A surprising new study from the University of Pennsylvania has revealed that large language models (LLMs) like ChatGPT perform better when users are rude rather than polite. The findings challenge long-standing beliefs about how artificial intelligence interprets tone and human interaction, suggesting that modern AI systems prioritize clarity over courtesy.
According to the research, direct or impolite prompts achieved 84.8% accuracy, while polite or softened prompts reached only 80.8%. The difference, though subtle, is statistically significant—indicating that AI may be more responsive to blunt communication styles.
When tone meets computation
Researchers Om Dobariya and Akhil Kumar designed an experiment involving 50 basic questions across subjects like mathematics, science, and history. Each question was rewritten in five tonal variations—from “very polite” to “very rude.” Then, they tested the prompts on ChatGPT-4o, the latest model known for its contextual reasoning and emotional nuance.
The results shocked the research team. “Contrary to expectations, impolite prompts consistently outperformed polite ones,” the authors noted. This suggests that today’s large language models might no longer function as “social mirrors” that reflect human tone, but rather as highly structured algorithms that value directness and precision.
Why rudeness works better
The study points out that politeness often introduces linguistic ambiguity, which can cause models to misinterpret the user’s intent. In contrast, rude or blunt phrasing tends to be more straightforward, allowing the model to focus purely on the informational content rather than tone. Essentially, being rude removes linguistic “noise” that can confuse AI.
Earlier research from 2024, titled “Should We Respect LLMs? A Cross-Linguistic Study of Politeness and Prompt Efficiency,” concluded that rudeness degraded response quality while politeness offered no advantage. However, the new data indicates that modern AI systems—especially advanced multimodal models like GPT-4o—have evolved beyond that pattern.
The findings also align with recent work from Wharton School researchers, who explored the art of prompt engineering and found that tone plays a measurable role in output accuracy. The implication is clear: how you talk to AI may shape the quality of its answers—and sometimes, dropping the pleasantries might yield better results.
Implications for AI communication
This revelation could redefine best practices in AI-human interaction. From customer support chatbots to scientific analysis tools, understanding the optimal tone may soon become a key factor in prompt design. Developers might even create adaptive systems that automatically “translate” user prompts into more efficient forms before sending them to the model.

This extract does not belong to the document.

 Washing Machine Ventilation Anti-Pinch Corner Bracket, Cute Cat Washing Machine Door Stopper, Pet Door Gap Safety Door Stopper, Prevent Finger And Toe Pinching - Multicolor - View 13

In a related experiment from George Washington University, scientists noted that being overly polite with AI wastes computational resources without improving performance. Together, these studies signal a paradigm shift: AI models are no longer conversational companions—they are analytical engines that reward precision over politeness.
Conclusion
The new University of Pennsylvania research underscores a simple but counterintuitive truth: when communicating with AI, being clear beats being courteous. As language models continue to evolve, users and developers alike may need to rethink how tone shapes accuracy and efficiency in human-machine dialogue.